- [READING PASSAGE]:

Camaraderie

It’s no secret to anyone who knows me that I didn’t particularly care for my undergraduate experience. While I think I received a good education and met some great people, the extremely competitive environment bred a cutthroat attitude among the students. Because most courses were graded on a curve, other students had to perform poorly in order for you to do well. A certain amount of healthy competition is fine, but the survival-of-the-fittest atmosphere at my university went above and beyond.

When I started medical school, I thought this kind of pettiness was behind me. And for the most part, it is. Everyone is working toward the same goal, and while your class rank is certainly important when applying for residencies, letter grades and GPA aren’t nearly as worrisome. Regardless of how well everyone does, the valedictorian and the person with the lowest class rank will both still become doctors.

One of the grading policies that helped relax the students and give us a small cushion when we didn’t do as well on an exam as we’d like was the decision to drop test questions that performed poorly. At least two or three times on every test, a question would unintentionally be worded badly, contain a typo, or simply have more than one correct answer. These questions were either double-keyed or dropped, giving credit to students who got them right. As long as you were a decent guesser, you could usually count on an extra point or two on every exam.

- [RECORD EXCERPTS]:
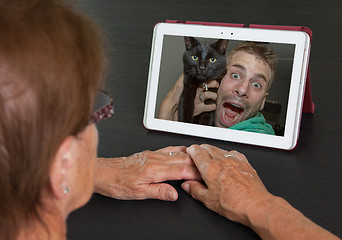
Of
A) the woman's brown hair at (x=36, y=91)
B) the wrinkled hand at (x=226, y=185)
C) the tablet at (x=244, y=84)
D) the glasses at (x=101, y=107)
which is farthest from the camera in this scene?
the tablet at (x=244, y=84)

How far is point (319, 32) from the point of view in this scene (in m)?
1.17

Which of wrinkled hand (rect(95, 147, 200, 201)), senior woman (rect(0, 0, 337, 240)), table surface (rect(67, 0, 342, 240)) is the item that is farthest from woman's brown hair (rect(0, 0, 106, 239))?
wrinkled hand (rect(95, 147, 200, 201))

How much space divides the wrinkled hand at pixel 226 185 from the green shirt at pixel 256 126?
0.12m

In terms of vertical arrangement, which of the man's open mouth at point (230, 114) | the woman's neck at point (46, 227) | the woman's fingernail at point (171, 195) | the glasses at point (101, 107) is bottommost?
the woman's fingernail at point (171, 195)

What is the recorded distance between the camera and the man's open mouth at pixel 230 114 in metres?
0.92

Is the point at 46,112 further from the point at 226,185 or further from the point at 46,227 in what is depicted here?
the point at 226,185

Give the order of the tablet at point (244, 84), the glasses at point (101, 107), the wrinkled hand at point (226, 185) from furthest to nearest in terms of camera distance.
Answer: the tablet at point (244, 84), the wrinkled hand at point (226, 185), the glasses at point (101, 107)

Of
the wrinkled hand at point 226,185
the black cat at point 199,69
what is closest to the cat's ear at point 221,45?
the black cat at point 199,69

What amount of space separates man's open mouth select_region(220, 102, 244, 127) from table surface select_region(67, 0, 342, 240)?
57mm

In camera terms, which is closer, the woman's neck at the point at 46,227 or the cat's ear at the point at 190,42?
the woman's neck at the point at 46,227

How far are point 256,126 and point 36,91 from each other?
2.19ft

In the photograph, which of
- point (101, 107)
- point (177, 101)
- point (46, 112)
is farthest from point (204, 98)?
point (46, 112)

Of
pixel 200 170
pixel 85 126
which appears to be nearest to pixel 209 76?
pixel 200 170

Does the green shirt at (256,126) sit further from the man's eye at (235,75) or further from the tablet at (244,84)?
the man's eye at (235,75)
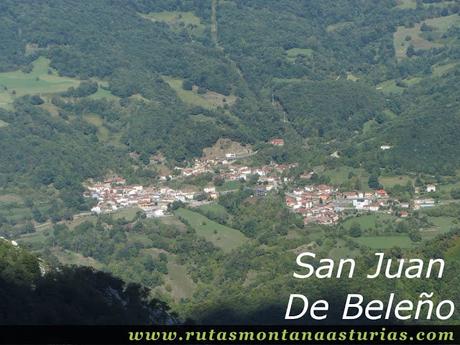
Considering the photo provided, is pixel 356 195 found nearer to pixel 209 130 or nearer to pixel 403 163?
pixel 403 163

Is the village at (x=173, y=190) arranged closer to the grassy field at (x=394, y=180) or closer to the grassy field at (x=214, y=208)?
the grassy field at (x=214, y=208)

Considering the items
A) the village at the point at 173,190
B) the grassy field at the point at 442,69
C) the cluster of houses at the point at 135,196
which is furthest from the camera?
the grassy field at the point at 442,69

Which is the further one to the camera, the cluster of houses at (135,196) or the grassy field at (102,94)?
the grassy field at (102,94)

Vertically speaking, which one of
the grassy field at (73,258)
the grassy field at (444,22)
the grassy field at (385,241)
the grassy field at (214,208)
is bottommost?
the grassy field at (444,22)

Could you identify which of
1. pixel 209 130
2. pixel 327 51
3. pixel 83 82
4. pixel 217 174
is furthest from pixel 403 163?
pixel 327 51

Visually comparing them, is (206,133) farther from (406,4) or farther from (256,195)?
(406,4)

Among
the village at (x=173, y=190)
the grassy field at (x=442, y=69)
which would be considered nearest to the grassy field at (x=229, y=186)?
the village at (x=173, y=190)

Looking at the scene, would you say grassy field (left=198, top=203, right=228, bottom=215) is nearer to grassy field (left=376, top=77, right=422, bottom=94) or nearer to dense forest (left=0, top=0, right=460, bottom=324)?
dense forest (left=0, top=0, right=460, bottom=324)

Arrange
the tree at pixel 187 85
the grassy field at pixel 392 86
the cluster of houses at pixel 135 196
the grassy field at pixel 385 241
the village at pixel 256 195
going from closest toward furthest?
1. the grassy field at pixel 385 241
2. the village at pixel 256 195
3. the cluster of houses at pixel 135 196
4. the tree at pixel 187 85
5. the grassy field at pixel 392 86

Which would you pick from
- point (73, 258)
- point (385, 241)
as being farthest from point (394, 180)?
point (73, 258)
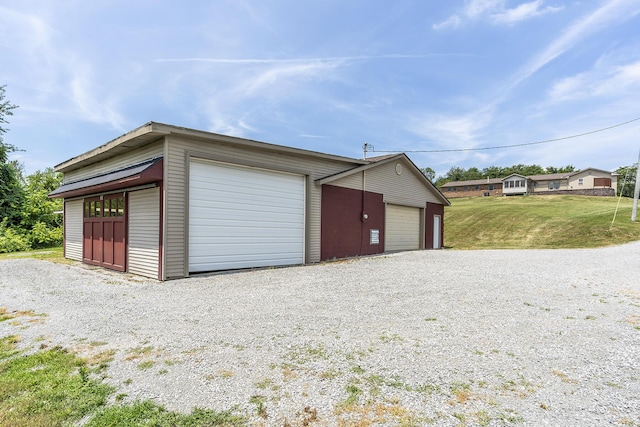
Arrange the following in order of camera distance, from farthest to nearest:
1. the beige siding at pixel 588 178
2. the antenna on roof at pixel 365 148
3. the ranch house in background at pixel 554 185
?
the beige siding at pixel 588 178
the ranch house in background at pixel 554 185
the antenna on roof at pixel 365 148

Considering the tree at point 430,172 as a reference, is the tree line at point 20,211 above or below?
below

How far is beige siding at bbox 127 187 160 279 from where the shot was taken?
8203mm

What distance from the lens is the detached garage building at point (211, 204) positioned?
8.03 meters

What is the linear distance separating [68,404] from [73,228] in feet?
44.1

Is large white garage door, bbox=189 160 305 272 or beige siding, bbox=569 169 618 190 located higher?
beige siding, bbox=569 169 618 190

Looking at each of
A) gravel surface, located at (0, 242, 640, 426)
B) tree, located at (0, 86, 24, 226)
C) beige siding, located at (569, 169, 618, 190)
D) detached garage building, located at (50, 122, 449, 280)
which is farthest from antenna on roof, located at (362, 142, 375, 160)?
beige siding, located at (569, 169, 618, 190)

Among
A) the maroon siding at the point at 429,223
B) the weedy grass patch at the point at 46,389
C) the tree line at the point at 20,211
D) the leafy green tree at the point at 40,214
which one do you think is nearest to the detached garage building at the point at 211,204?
the maroon siding at the point at 429,223

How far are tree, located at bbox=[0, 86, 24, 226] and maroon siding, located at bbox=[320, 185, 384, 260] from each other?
19331mm

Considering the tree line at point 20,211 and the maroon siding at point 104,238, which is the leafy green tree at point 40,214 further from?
the maroon siding at point 104,238

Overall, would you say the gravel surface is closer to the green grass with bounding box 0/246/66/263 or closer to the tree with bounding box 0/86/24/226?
the green grass with bounding box 0/246/66/263

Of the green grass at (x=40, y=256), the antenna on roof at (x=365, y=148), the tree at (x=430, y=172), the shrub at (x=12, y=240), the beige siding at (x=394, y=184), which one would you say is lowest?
the green grass at (x=40, y=256)

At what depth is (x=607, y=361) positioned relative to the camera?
3146mm

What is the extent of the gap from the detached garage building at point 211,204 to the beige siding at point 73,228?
0.04 m

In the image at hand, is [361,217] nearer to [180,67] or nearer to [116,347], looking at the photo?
[180,67]
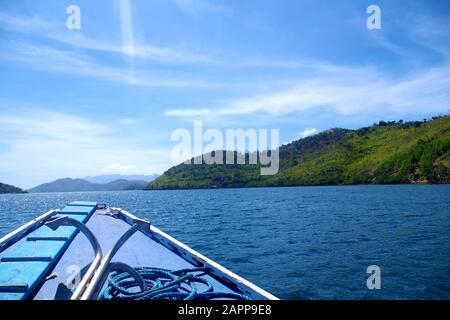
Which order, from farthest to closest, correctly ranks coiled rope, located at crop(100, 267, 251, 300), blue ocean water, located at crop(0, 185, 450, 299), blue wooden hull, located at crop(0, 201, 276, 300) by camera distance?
blue ocean water, located at crop(0, 185, 450, 299) < coiled rope, located at crop(100, 267, 251, 300) < blue wooden hull, located at crop(0, 201, 276, 300)

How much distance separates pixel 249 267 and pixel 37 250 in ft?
48.8

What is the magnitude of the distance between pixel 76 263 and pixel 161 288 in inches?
142

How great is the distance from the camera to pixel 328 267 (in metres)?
19.7

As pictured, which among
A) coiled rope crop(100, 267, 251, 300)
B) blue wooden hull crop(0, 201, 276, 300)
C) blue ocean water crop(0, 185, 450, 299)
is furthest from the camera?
blue ocean water crop(0, 185, 450, 299)

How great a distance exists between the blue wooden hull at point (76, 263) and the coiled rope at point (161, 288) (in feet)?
1.20

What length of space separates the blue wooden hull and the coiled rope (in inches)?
14.4

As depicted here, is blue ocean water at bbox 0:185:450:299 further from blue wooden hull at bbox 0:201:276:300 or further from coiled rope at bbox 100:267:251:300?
coiled rope at bbox 100:267:251:300

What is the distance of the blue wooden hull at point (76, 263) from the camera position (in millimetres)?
5043

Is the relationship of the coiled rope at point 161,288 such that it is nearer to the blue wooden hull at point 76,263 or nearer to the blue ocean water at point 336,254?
the blue wooden hull at point 76,263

- [TASK REQUIREMENTS]:
- A) In the essay about medical school, what two things were done with test questions that performed poorly?
- B) Turn the paragraph of the essay about medical school that begins "One of the grading policies" into a short bulleted list that keeps its main facts.
- C) Extend the essay about medical school, picking up after its final sentence.

- [OUTPUTS BY TASK]:
- A) They were either double-keyed or dropped.

- B)
- A grading policy dropped test questions that performed poorly. This relaxed students and gave a small cushion after a weaker exam.
- On every test, at least two or three questions were badly worded, contained a typo, or had more than one correct answer.
- These questions were either double-keyed or dropped, and students who got them right received credit.
- A decent guesser could usually count on an extra point or two on every exam.

- C)
However, today we were informed that, due to student complaints, professors would no longer be dropping questions with credit but rather removing the question from the exam entirely. So instead of an extra point or two, a poorly worded question makes it easier to do badly by lowering the total number of questions on the exam. Granted, we’re dealing with very small point values and the change isn’t likely to affect most grades or overall GPAs. But I cannot fathom why a fellow student would complain about a policy like this. The only possible benefit it could serve would be to raise his or her class rank a few points at the expense of the rest of the class.

If I had a choice between a doctor who performed well academically vs. one who barely made it through school, I’d obviously choose the one who got all A’s. But if those A’s come at the expense of common decency, I’d start looking for a third option.